Медленно вышел Охнарь из сосняка. Странно, все у него получалось как по плану: вот он уйдет из колонии, по дороге сбежит на «волю»… Чего ж ему не радостно?
На лекарственной плантации шел сбор прикорневых листьев отцветающей наперстянки. Всюду виднелись красные косынки девушек, обнаженные загорелые спины ребят, блестели на солнце серпы, слышались веселые голоса, чей-то заливистый, тоненький смех. Издали, от реки, с бахчи, доносилась песня.
Охнарь с особенной силой почувствовал себя одиноким, забытым. Бывает так: долго живешь в комнате и не замечаешь ее удобств. И вот, когда надо уезжать, вдруг по-особенному взглянешь на эти голые стены, на морщинки обоев, на темные пятна от снятых фотографий; вспомнишь, сколько дорогого, милого и радостного связано с этой комнатой, — и она станет до боли близка. Так случилось и с Охнарем. Только теперь, накануне отъезда, он почувствовал, как много хорошего было в колонии: здоровая трудовая жизнь, работа с ребятами в стенгазете, турник, кружки самодеятельности, купанье в бочаге, игры на лесных полянах в часы досуга. Охнарь и сам не подозревал, как он во все это втянулся.
Он внезапно остановился, внутренне к чему-то прислушиваясь. Затем, почти бегом, повернул обратно в колонию. Что-то новое, радостно-тревожное захватывало дух. Воспитателя он нашел возле клуни: с полей возили последний хлеб. Тарас Михайлович стоял под гарбой, принимал желтые снопы ржи на вилы и легко, как веники, перебрасывал их полуобнаженному колонисту у скирды.
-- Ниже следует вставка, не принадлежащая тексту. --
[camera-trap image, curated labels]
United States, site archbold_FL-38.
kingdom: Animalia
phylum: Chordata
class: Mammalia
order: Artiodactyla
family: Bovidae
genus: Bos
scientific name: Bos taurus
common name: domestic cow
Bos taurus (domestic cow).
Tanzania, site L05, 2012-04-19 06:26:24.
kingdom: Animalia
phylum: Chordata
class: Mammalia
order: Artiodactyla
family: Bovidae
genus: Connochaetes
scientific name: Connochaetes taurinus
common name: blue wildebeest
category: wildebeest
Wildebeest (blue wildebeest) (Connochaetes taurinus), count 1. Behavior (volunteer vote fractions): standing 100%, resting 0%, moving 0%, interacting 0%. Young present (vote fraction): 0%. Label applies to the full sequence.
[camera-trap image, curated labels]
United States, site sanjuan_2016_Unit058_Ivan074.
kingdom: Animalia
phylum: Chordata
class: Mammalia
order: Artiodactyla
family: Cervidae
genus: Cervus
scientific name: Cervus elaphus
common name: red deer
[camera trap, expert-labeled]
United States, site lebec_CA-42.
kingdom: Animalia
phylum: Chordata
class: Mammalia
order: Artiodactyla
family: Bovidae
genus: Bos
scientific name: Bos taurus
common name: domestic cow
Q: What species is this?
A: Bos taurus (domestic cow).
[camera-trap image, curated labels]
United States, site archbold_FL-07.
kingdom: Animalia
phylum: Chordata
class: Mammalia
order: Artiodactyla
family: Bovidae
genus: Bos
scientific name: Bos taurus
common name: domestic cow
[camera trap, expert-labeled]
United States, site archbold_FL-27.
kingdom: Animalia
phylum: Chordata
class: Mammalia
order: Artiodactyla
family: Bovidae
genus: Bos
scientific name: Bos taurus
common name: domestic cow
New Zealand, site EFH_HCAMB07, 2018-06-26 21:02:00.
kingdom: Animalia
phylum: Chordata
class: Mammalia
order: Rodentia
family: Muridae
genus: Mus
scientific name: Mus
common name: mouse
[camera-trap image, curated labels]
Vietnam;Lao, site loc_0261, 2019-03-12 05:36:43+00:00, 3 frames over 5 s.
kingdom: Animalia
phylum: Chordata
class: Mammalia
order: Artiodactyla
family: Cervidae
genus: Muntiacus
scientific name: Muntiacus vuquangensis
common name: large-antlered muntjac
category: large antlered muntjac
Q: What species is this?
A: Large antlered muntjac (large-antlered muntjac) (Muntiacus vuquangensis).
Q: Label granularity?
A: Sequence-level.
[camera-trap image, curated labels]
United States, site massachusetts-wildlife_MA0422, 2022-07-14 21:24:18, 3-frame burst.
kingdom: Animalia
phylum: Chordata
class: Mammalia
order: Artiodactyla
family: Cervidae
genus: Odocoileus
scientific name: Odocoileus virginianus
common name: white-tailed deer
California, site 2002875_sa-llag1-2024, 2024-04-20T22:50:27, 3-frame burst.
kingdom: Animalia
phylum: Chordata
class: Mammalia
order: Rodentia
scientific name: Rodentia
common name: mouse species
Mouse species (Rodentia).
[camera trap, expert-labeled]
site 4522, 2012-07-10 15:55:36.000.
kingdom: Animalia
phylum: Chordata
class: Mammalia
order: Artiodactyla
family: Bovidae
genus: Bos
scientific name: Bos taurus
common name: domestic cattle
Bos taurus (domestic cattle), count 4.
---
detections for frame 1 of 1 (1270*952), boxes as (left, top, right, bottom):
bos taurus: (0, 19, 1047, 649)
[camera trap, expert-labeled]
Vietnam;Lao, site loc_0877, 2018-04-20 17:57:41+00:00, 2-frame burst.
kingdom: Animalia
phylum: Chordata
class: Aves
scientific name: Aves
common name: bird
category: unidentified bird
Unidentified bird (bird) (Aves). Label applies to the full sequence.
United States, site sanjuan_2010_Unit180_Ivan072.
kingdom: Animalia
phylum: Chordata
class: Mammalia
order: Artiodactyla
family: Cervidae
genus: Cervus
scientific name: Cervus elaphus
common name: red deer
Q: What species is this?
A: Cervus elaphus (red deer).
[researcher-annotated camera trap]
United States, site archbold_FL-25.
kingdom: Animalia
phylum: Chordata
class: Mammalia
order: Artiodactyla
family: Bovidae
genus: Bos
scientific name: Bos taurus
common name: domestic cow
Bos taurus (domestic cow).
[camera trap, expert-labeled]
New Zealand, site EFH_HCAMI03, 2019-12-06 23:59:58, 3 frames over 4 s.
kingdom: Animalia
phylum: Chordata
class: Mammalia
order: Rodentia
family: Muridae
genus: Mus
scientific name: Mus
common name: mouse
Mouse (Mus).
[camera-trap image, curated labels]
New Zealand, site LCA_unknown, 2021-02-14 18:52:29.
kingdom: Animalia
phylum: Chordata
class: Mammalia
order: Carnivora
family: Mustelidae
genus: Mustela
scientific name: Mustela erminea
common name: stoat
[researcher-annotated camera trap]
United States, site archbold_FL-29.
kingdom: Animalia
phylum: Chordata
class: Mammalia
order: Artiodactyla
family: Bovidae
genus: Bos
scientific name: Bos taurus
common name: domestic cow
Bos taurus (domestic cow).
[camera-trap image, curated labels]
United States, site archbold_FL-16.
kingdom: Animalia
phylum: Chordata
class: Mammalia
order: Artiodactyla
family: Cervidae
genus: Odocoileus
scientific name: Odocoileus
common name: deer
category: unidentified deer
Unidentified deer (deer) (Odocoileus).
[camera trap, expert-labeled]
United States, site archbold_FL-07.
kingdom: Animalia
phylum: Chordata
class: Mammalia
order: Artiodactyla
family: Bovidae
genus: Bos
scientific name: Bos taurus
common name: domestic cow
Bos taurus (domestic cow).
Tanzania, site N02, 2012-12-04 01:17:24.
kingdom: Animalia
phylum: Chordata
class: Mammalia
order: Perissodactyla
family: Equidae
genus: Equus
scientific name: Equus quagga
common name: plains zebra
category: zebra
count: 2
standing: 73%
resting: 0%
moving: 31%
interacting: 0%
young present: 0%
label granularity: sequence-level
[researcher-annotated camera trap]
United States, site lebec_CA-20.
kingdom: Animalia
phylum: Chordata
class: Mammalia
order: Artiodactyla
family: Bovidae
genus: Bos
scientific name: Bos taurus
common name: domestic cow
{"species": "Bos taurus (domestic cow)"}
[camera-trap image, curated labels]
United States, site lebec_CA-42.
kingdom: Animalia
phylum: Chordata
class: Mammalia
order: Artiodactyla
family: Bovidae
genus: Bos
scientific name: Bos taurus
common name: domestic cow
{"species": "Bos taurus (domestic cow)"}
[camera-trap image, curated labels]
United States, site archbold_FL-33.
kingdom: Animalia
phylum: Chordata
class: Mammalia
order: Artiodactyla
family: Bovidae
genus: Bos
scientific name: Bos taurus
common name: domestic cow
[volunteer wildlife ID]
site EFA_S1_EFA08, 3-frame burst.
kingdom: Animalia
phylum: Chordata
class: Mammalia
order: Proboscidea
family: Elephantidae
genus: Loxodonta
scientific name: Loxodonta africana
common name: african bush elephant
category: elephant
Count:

Капельки пота стекали по его красному загорелому лицу на рыжую бородку, глаза блестели устало, но удовлетворенно.
В первый раз за все пребывание в колонии Охнарь вдруг ощутил перед ним какую-то особенную робость. Одно мгновение он даже подумал, не обратиться ли к посредничеству ребят? Но тряхнул кудрявыми вихрами и решительно ступил к воспитателю.
— Слышь ты! — проговорил Охнарь, непроизвольно для себя ловя кончик его ремня и начиная крутить.
— Да? — обернулся Тарас Михайлович и сразу при виде Охнаря приветливое выражение сбежало с его лица, оно закаменело, стало холодным.
— Я о деле к те… к вам. Сказать что-то хочу. — Ленька заторопился и, как всегда в таких случаях, заговорил горячо и бессвязно, опасаясь, чтобы ему не помешали.
— Ну? — перебил воспитатель ледяным тоном и выдернул у него из руки кончик своего ремня.
— Я теперь без волынки, — не замечая его холодности, ловил Охнарь свои мысли, стремясь не сбиться. — Понимаешь: ну, убегу из реформатора, а то и по дороге в город. Верно? А дальше? Опять вокзал, пьянка, карты… где украдешь, где тебя загрудают. Да? Отвык я. После колонии уж… никак. Ну… оставь меня тут, а? Оставьте. Слово даю: оправдаю.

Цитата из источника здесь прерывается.